• _Task statement_
Quote every line as given.
--*--
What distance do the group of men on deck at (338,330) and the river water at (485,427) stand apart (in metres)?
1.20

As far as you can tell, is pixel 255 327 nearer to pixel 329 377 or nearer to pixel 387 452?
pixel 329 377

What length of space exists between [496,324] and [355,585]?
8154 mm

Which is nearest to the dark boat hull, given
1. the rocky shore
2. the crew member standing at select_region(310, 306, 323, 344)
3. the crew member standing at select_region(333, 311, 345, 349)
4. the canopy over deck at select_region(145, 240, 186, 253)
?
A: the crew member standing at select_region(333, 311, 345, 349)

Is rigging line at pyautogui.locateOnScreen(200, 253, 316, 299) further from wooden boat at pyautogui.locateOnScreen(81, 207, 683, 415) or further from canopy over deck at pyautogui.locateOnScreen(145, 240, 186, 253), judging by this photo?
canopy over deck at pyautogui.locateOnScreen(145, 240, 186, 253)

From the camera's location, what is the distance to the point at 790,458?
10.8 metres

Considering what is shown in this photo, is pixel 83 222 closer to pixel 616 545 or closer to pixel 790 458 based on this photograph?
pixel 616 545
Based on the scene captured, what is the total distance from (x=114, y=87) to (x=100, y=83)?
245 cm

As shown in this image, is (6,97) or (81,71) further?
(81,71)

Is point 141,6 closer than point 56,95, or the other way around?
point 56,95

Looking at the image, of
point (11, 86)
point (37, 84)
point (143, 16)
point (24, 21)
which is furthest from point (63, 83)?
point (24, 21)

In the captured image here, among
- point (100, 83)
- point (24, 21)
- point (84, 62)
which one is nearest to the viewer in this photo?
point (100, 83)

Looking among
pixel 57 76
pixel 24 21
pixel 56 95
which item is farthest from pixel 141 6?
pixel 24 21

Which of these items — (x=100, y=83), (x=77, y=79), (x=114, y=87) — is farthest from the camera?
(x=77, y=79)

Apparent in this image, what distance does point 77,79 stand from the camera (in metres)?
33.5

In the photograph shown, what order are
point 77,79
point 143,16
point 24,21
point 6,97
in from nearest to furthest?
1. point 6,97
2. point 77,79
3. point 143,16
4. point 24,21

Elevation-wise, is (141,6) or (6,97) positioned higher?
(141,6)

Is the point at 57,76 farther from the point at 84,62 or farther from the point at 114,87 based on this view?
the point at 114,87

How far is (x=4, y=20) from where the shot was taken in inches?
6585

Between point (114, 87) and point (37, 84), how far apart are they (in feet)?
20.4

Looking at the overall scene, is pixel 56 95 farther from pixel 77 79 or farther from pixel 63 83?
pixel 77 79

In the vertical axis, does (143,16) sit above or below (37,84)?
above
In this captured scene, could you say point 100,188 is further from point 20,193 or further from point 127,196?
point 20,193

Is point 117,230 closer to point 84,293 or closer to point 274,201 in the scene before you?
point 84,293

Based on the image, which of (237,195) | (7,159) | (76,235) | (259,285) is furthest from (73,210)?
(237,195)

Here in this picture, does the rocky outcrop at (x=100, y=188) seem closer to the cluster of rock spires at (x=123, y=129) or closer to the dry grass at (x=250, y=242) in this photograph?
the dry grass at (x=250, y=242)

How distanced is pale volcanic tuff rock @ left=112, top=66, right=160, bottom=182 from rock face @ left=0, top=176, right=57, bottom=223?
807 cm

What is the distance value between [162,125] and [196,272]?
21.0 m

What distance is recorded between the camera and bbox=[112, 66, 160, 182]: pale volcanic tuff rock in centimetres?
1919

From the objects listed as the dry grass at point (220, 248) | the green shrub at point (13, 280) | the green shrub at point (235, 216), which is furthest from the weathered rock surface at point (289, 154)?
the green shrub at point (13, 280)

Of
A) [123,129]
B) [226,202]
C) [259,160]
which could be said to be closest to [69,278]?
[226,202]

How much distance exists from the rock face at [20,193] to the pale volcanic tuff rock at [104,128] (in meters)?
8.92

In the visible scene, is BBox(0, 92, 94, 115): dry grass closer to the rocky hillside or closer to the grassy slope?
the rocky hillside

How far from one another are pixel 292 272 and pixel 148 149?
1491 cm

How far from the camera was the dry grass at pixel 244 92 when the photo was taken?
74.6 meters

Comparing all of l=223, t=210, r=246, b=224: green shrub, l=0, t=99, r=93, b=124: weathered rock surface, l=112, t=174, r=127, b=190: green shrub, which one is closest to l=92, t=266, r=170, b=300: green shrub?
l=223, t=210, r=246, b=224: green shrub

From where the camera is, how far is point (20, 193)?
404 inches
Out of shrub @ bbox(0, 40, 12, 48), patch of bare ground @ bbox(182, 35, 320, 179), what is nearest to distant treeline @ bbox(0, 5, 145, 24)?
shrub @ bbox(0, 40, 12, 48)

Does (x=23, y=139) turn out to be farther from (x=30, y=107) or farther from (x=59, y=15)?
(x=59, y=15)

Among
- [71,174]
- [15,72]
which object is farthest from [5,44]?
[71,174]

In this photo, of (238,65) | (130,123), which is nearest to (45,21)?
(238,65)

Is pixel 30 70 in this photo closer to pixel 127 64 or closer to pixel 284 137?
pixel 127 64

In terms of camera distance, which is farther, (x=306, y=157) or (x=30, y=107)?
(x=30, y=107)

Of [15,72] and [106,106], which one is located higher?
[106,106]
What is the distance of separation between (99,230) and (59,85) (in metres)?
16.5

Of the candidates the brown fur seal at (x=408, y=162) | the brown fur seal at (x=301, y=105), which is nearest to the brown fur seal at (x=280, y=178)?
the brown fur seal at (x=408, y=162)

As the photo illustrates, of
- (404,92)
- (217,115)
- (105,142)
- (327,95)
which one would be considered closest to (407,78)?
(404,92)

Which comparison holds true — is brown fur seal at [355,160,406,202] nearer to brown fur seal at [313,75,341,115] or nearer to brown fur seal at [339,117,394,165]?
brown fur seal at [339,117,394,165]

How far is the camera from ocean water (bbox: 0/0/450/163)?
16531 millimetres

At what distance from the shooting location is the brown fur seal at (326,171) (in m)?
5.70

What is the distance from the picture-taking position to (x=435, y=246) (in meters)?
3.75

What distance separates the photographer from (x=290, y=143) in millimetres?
--*--
• _Answer to this task_
What distance do the group of men on deck at (338,330) and the river water at (485,427) stand apart (in metres)?
1.20

As far as you can tell, is pixel 255 327 nearer to pixel 329 377 or nearer to pixel 387 452?
pixel 329 377

What length of space exists between [496,324] and [355,585]?
8154 mm

Which is nearest to the dark boat hull, given
1. the rocky shore
2. the crew member standing at select_region(310, 306, 323, 344)
3. the crew member standing at select_region(333, 311, 345, 349)
4. the canopy over deck at select_region(145, 240, 186, 253)
?
A: the crew member standing at select_region(333, 311, 345, 349)

Is rigging line at pyautogui.locateOnScreen(200, 253, 316, 299) further from wooden boat at pyautogui.locateOnScreen(81, 207, 683, 415) or further from canopy over deck at pyautogui.locateOnScreen(145, 240, 186, 253), judging by this photo?
canopy over deck at pyautogui.locateOnScreen(145, 240, 186, 253)

From the camera's location, what is the distance to the point at 790,458?
10.8 metres

Considering what is shown in this photo, is pixel 83 222 closer to pixel 616 545 or closer to pixel 790 458 based on this photograph?
pixel 616 545
Based on the scene captured, what is the total distance from (x=114, y=87) to (x=100, y=83)?
245 cm

As shown in this image, is (6,97) or (81,71) further?
(81,71)

Is point 141,6 closer than point 56,95, or the other way around?
point 56,95

Looking at the image, of
point (11, 86)
point (37, 84)
point (143, 16)
point (24, 21)
which is furthest from point (63, 83)?
point (24, 21)

In the captured image here, among
- point (100, 83)
- point (24, 21)
- point (84, 62)
which one is nearest to the viewer in this photo?
point (100, 83)

Looking among
pixel 57 76
pixel 24 21
pixel 56 95
which item is farthest from pixel 141 6?
pixel 24 21

Which of these items — (x=100, y=83), (x=77, y=79), (x=114, y=87) — is farthest from the camera?
(x=77, y=79)

Apparent in this image, what distance does point 77,79 stand from the camera (in metres)?
33.5

In the photograph shown, what order are
point 77,79
point 143,16
point 24,21
point 6,97
in from nearest to furthest?
1. point 6,97
2. point 77,79
3. point 143,16
4. point 24,21

Elevation-wise, is (141,6) or (6,97) positioned higher?
(141,6)

Is the point at 57,76 farther from the point at 84,62 or farther from the point at 114,87 based on this view?
the point at 114,87

How far is (x=4, y=20) from where the shot was taken in inches?
6585

Between point (114, 87) and point (37, 84), how far apart are they (in feet)?
20.4

Looking at the overall scene, is pixel 56 95 farther from pixel 77 79 or farther from pixel 63 83?
pixel 77 79

In the vertical axis, does (143,16) sit above or below (37,84)?
above
In this captured scene, could you say point 100,188 is further from point 20,193 or further from point 127,196?
point 20,193

Is point 117,230 closer to point 84,293 or closer to point 274,201 in the scene before you?
point 84,293

Based on the image, which of (237,195) | (7,159) | (76,235) | (259,285) is furthest from (73,210)?
(237,195)

Here in this picture, does the rocky outcrop at (x=100, y=188) seem closer to the cluster of rock spires at (x=123, y=129) or closer to the dry grass at (x=250, y=242) in this photograph?
the dry grass at (x=250, y=242)

How distanced is pale volcanic tuff rock @ left=112, top=66, right=160, bottom=182 from rock face @ left=0, top=176, right=57, bottom=223?
807 cm

What is the distance value between [162,125] and [196,272]?
21.0 m

What distance is recorded between the camera and bbox=[112, 66, 160, 182]: pale volcanic tuff rock in centimetres?
1919

From the objects listed as the dry grass at point (220, 248) | the green shrub at point (13, 280) | the green shrub at point (235, 216), which is furthest from the weathered rock surface at point (289, 154)?
the green shrub at point (13, 280)

Of
A) [123,129]
B) [226,202]
C) [259,160]
which could be said to be closest to [69,278]?
[226,202]

How much distance exists from the rock face at [20,193] to the pale volcanic tuff rock at [104,128] (in meters)?
8.92

In the visible scene, is BBox(0, 92, 94, 115): dry grass closer to the rocky hillside or closer to the grassy slope?
the rocky hillside

How far from one another are pixel 292 272 and pixel 148 149?
1491 cm

How far from the camera was the dry grass at pixel 244 92 when the photo was taken?
74.6 meters

Comparing all of l=223, t=210, r=246, b=224: green shrub, l=0, t=99, r=93, b=124: weathered rock surface, l=112, t=174, r=127, b=190: green shrub, which one is closest to l=92, t=266, r=170, b=300: green shrub?
l=223, t=210, r=246, b=224: green shrub

From where the camera is, how far is point (20, 193)?
404 inches
Out of shrub @ bbox(0, 40, 12, 48), patch of bare ground @ bbox(182, 35, 320, 179), what is nearest to distant treeline @ bbox(0, 5, 145, 24)?
shrub @ bbox(0, 40, 12, 48)

Does (x=23, y=139) turn out to be farther from (x=30, y=107) or farther from (x=59, y=15)?
(x=59, y=15)

Among
- [71,174]
- [15,72]
which object is farthest from [5,44]?
[71,174]

In this photo, of (238,65) | (130,123), which is nearest to (45,21)?
(238,65)

Is pixel 30 70 in this photo closer to pixel 127 64 or closer to pixel 284 137?
pixel 127 64

In terms of camera distance, which is farther, (x=306, y=157) or (x=30, y=107)?
(x=30, y=107)

Of [15,72] and [106,106], which one is located higher?
[106,106]
What is the distance of separation between (99,230) and (59,85) (in metres)?
16.5

Of the candidates the brown fur seal at (x=408, y=162) | the brown fur seal at (x=301, y=105), which is nearest to the brown fur seal at (x=280, y=178)?
the brown fur seal at (x=408, y=162)

As the photo illustrates, of
- (404,92)
- (217,115)
- (105,142)
- (327,95)
which one would be considered closest to (407,78)?
(404,92)

Which comparison holds true — is brown fur seal at [355,160,406,202] nearer to brown fur seal at [313,75,341,115] or nearer to brown fur seal at [339,117,394,165]?
brown fur seal at [339,117,394,165]

How far is the camera from ocean water (bbox: 0/0/450/163)?
16531 millimetres

At what distance from the shooting location is the brown fur seal at (326,171) (in m)?
5.70

What is the distance from the picture-taking position to (x=435, y=246) (in meters)?
3.75

What distance separates the photographer from (x=290, y=143) in millimetres?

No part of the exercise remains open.